Bloco de texto |
====

Os budistas Ocidentais, envolvidos na adaptação de uma tradição religiosa asiática, estão na generalidade de acordo sobre a importância de se perceber como o budismo tem sido modelado pela sua cultura-mãe da Ásia. Porém, fazer brilhar esta luz de conhecimento sobre nós próprios é uma proposta muito mais difícil. É penoso verificar o tipo de pressupostos que estamos a aportar ao projeto, precisamente porque são pressupostos nossos, não são de mais ninguém. Ao atacar duramente algumas das nossas deduções mais enraizadas, White chama a nossa atenção para o assunto. A questão aqui não é saber se estamos ou não de acordo com as suas críticas. White não anda à procura de améns. O que ele pretende é desafiar a nossa complacência e, ao fazê-lo, alterar os nossos parâmetros que determinam o nosso acordo ou desacordo.

====

Dados registados |

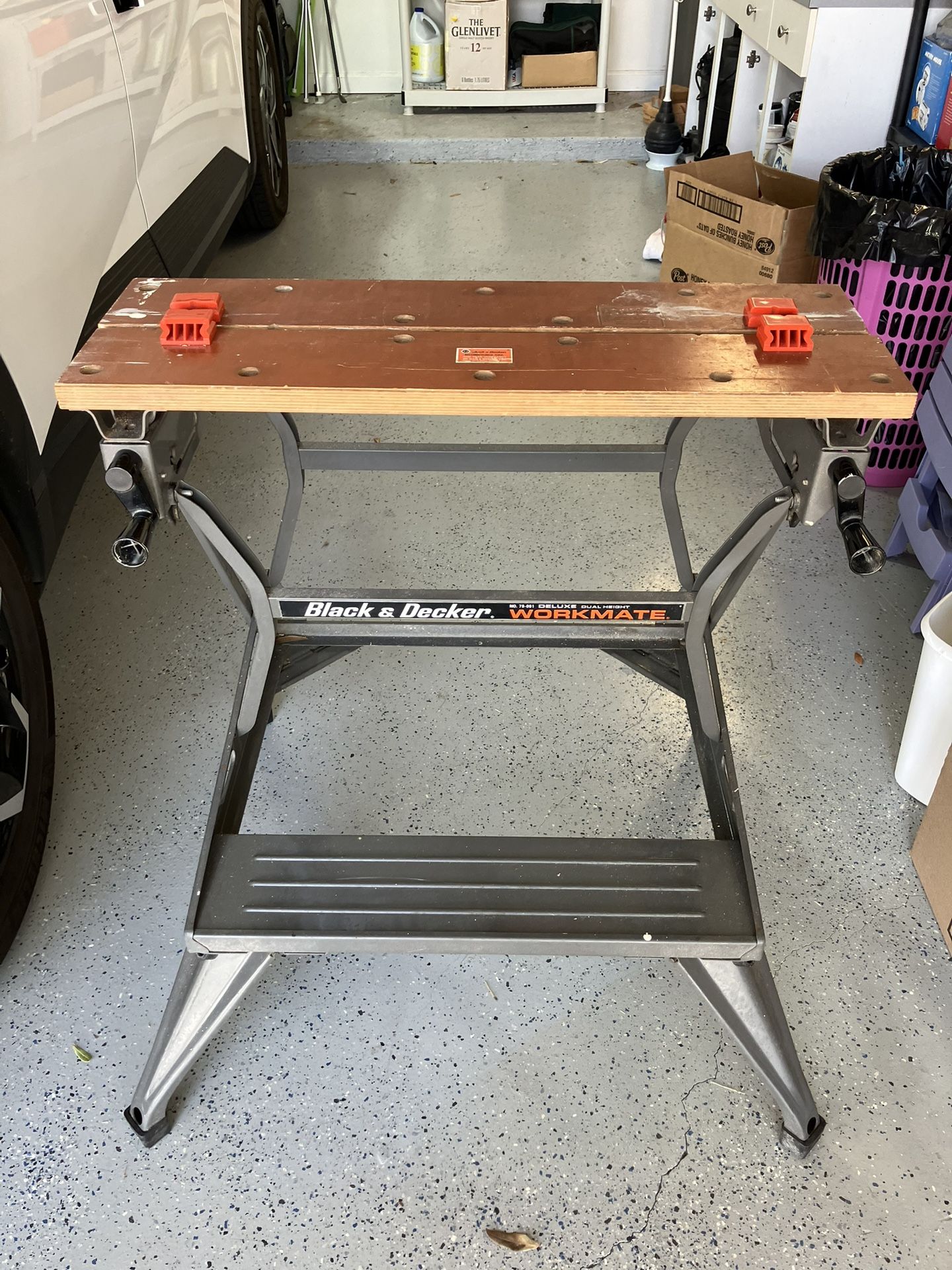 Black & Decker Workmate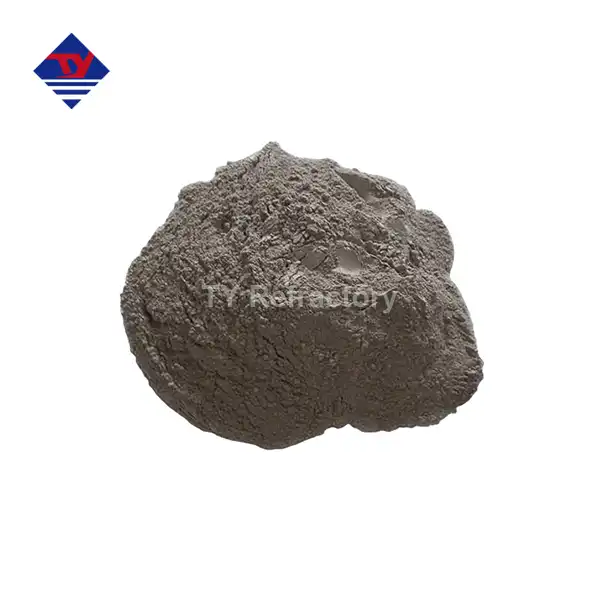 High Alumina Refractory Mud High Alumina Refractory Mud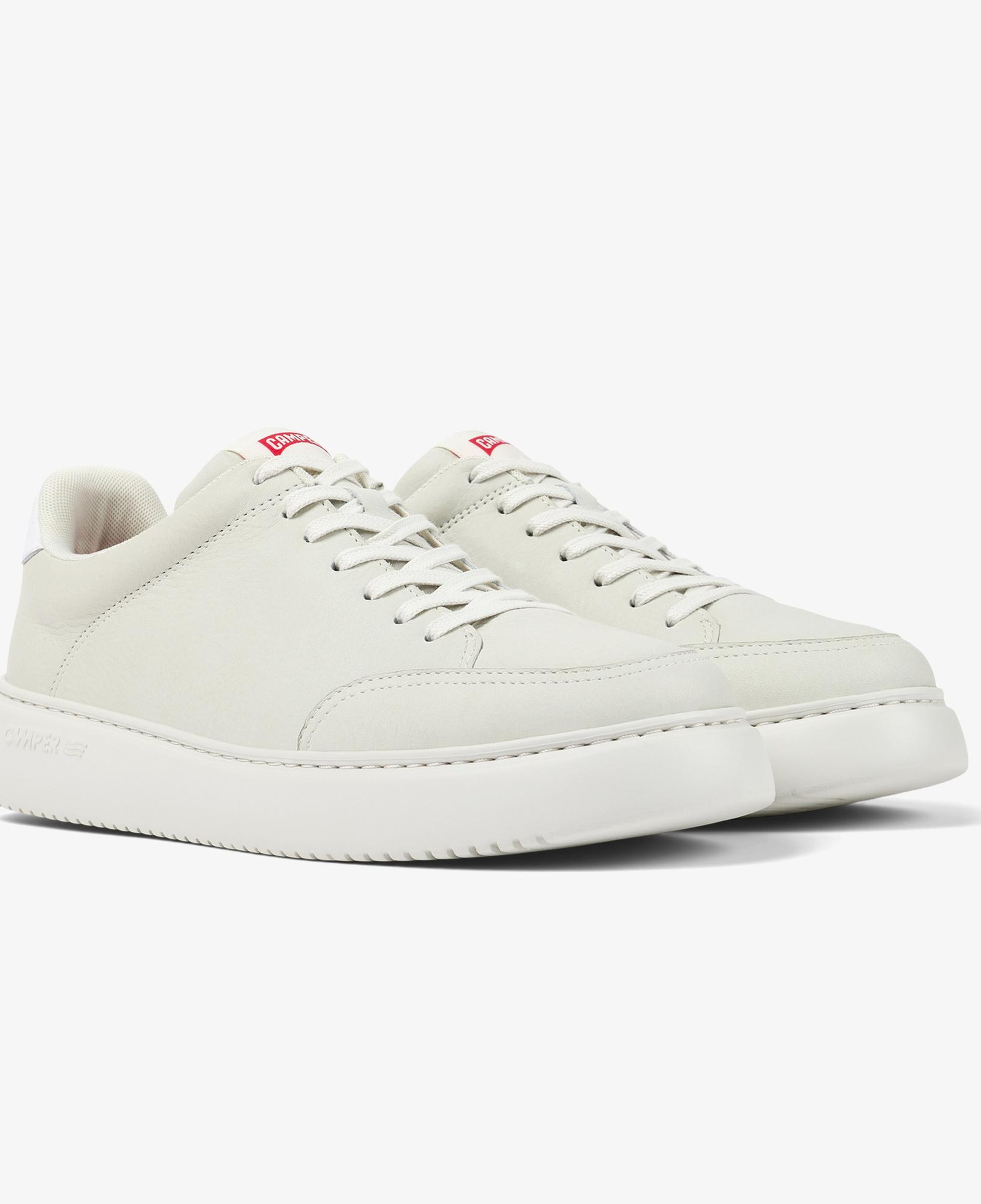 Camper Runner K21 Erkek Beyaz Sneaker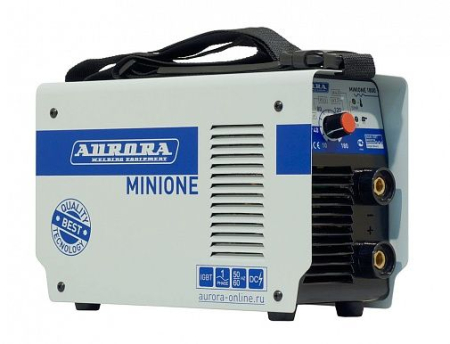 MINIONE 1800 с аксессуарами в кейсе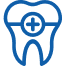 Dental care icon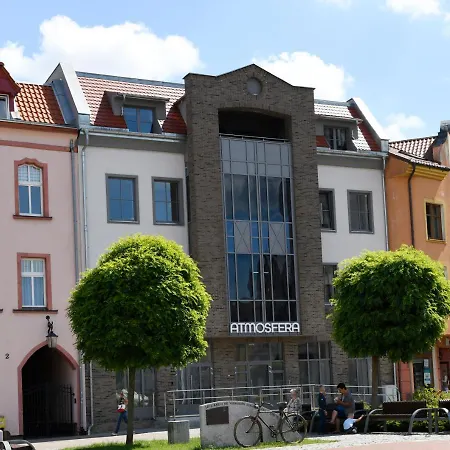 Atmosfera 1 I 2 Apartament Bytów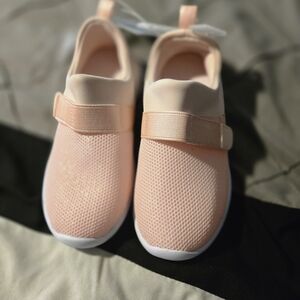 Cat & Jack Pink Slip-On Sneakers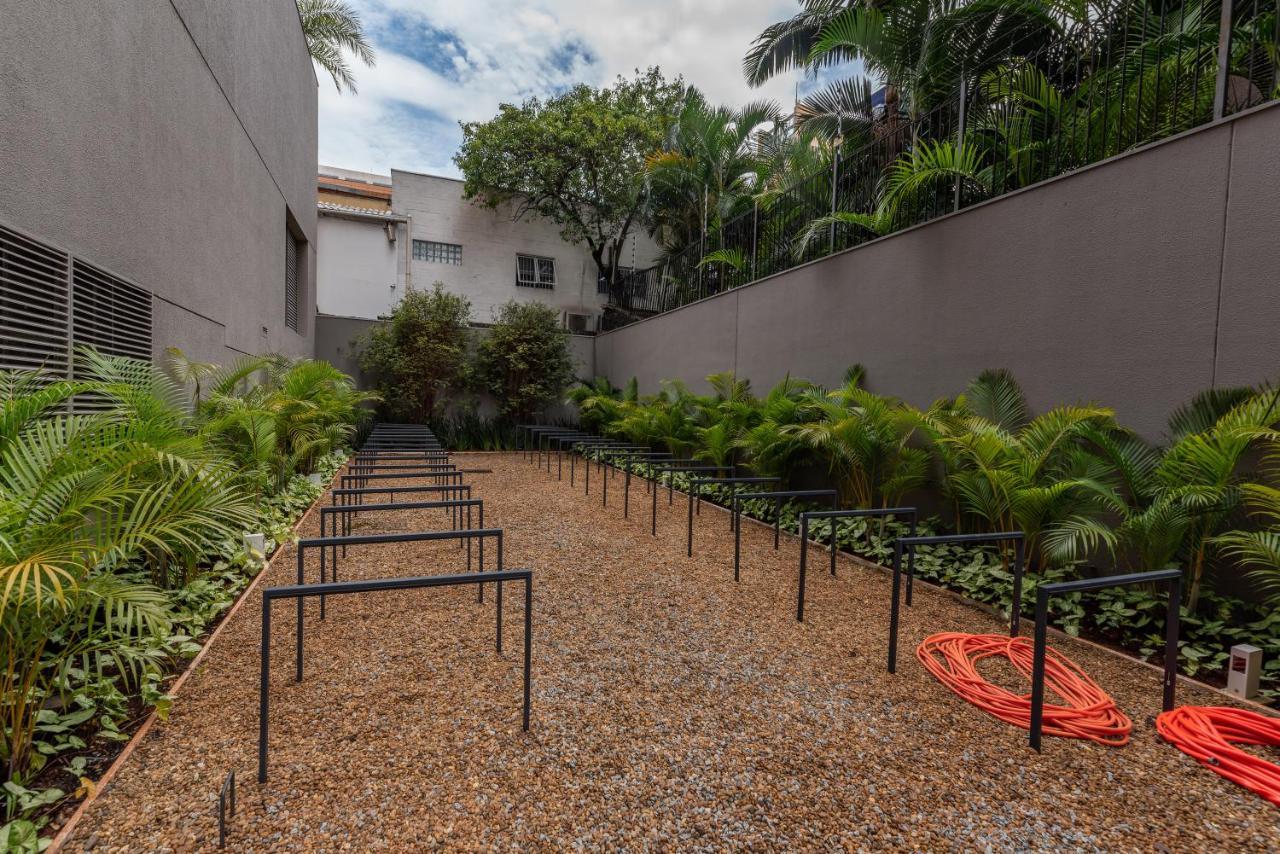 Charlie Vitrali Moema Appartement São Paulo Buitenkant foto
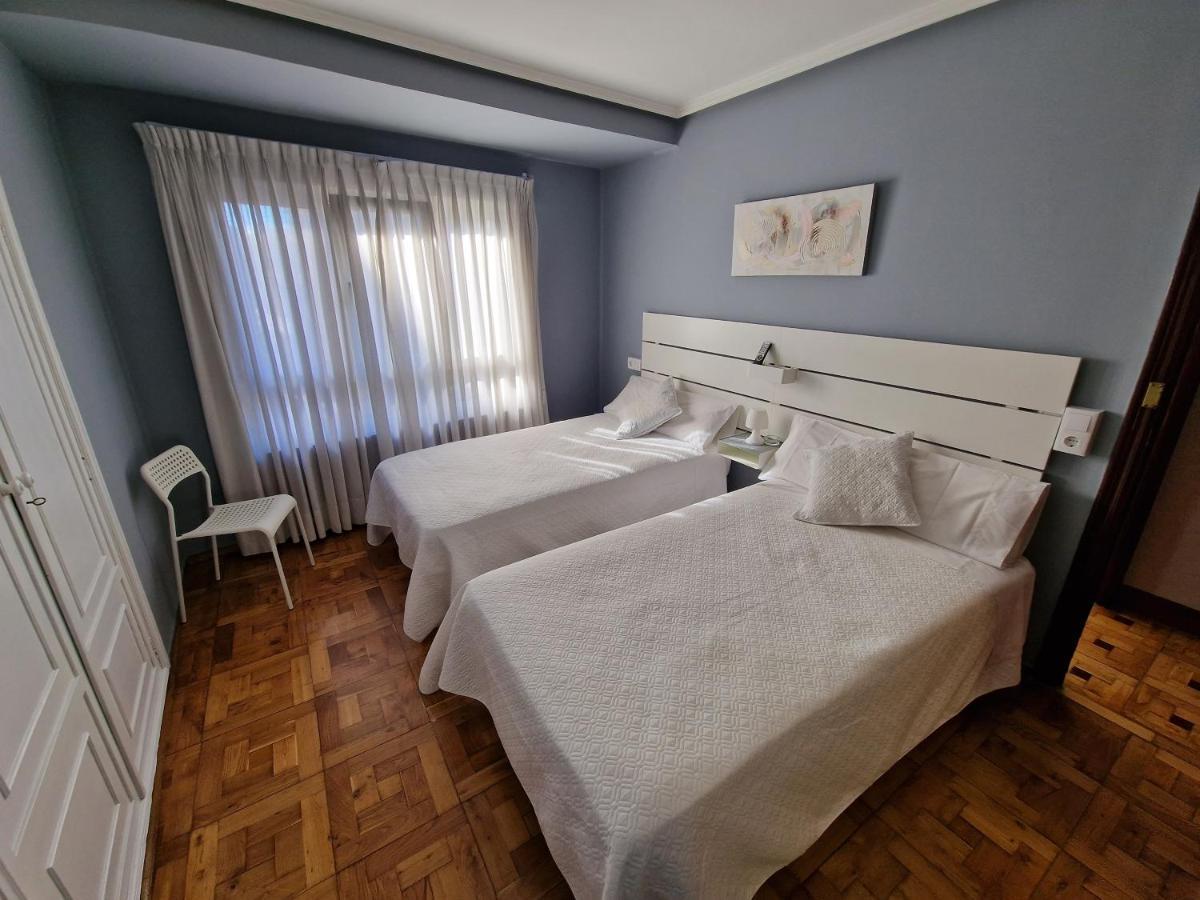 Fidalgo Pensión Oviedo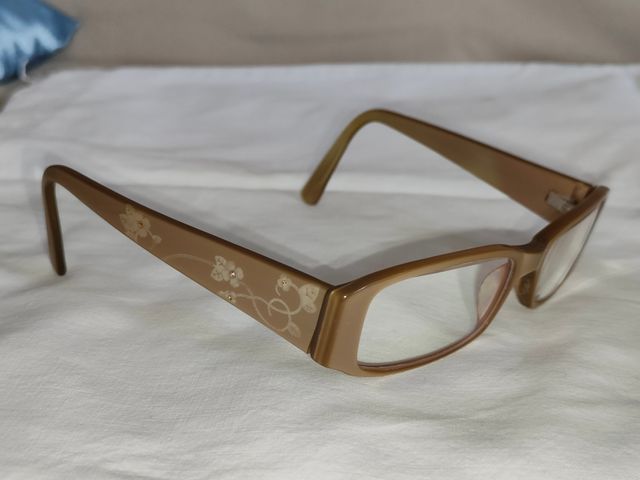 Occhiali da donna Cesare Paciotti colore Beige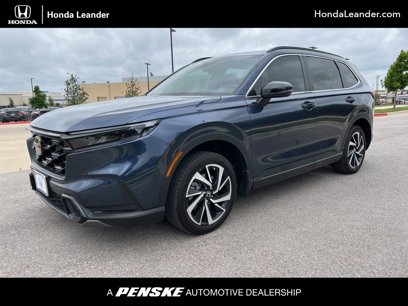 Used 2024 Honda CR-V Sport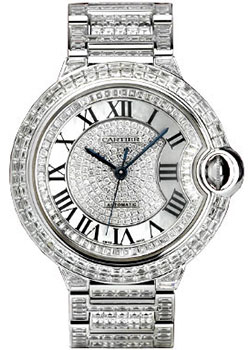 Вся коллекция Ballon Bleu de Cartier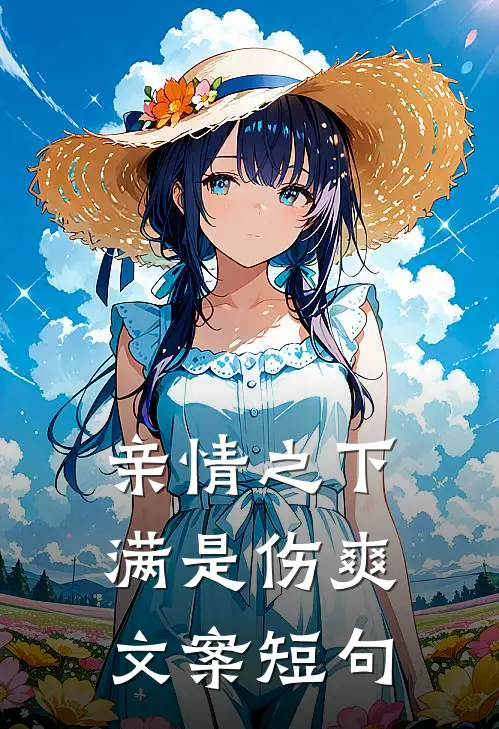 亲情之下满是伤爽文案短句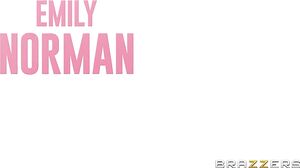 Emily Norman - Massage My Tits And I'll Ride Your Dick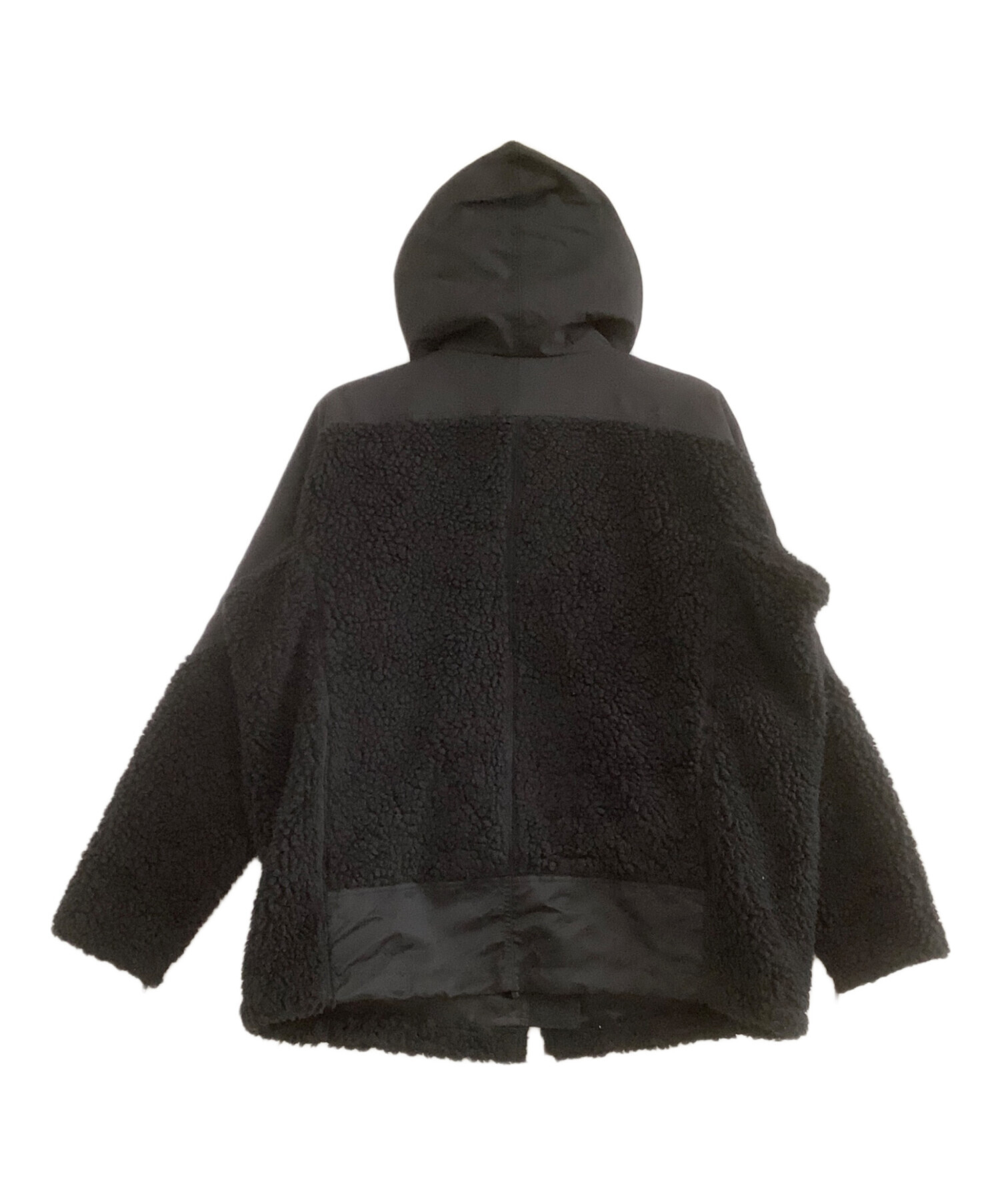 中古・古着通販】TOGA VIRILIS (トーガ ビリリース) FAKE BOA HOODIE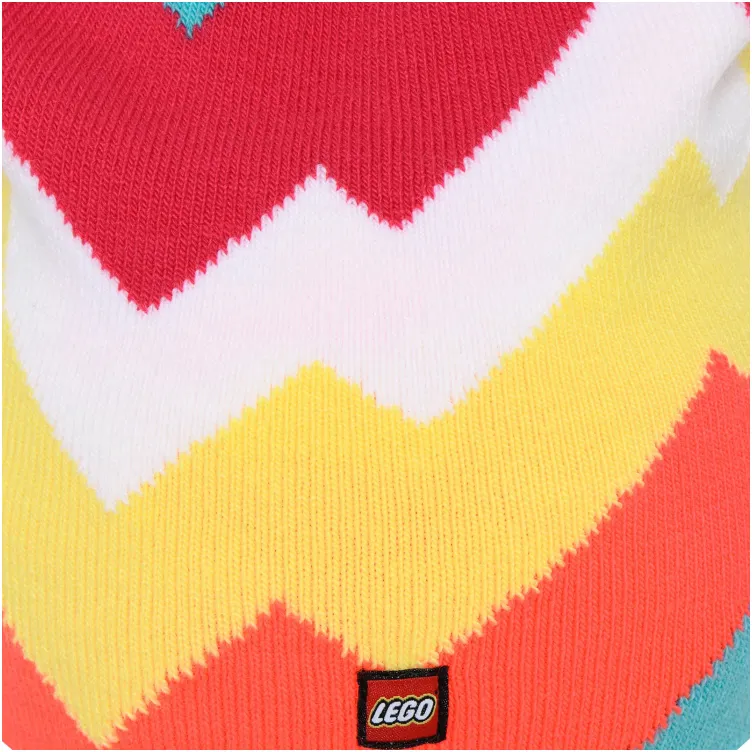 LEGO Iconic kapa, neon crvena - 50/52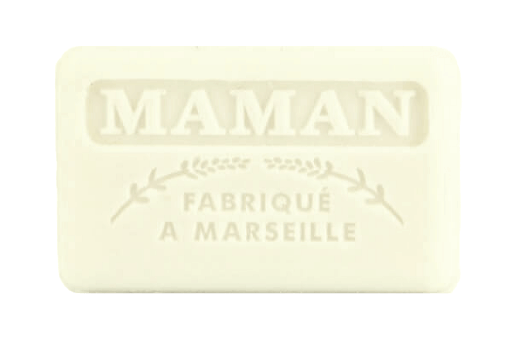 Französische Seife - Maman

====

Ação necessária 1 | Segundo o bloco de texto, o que pretende White?
Ação necessária 2 | Por favor, reproduza do bloco de texto tudo desde "Os budistas Ocidentais, envolvidos" até "acordo ou desacordo.".
Ação necessária 3 | Enumere todas as palavras do bloco de texto que terminam em "-ção".

Resposta do exercício 1 | Desafiar a nossa complacência e, ao fazê-lo, alterar os nossos parâmetros que determinam o nosso acordo ou desacordo.

Resposta do exercício 2 |
Os budistas Ocidentais, envolvidos na adaptação de uma tradição religiosa asiática, estão na generalidade de acordo sobre a importância de se perceber como o budismo tem sido modelado pela sua cultura-mãe da Ásia. Porém, fazer brilhar esta luz de conhecimento sobre nós próprios é uma proposta muito mais difícil. É penoso verificar o tipo de pressupostos que estamos a aportar ao projeto, precisamente porque são pressupostos nossos, não são de mais ninguém. Ao atacar duramente algumas das nossas deduções mais enraizadas, White chama a nossa atenção para o assunto. A questão aqui não é saber se estamos ou não de acordo com as suas críticas. White não anda à procura de améns. O que ele pretende é desafiar a nossa complacência e, ao fazê-lo, alterar os nossos parâmetros que determinam o nosso acordo ou desacordo.

Resposta do exercício 3 | adaptação, tradição, atenção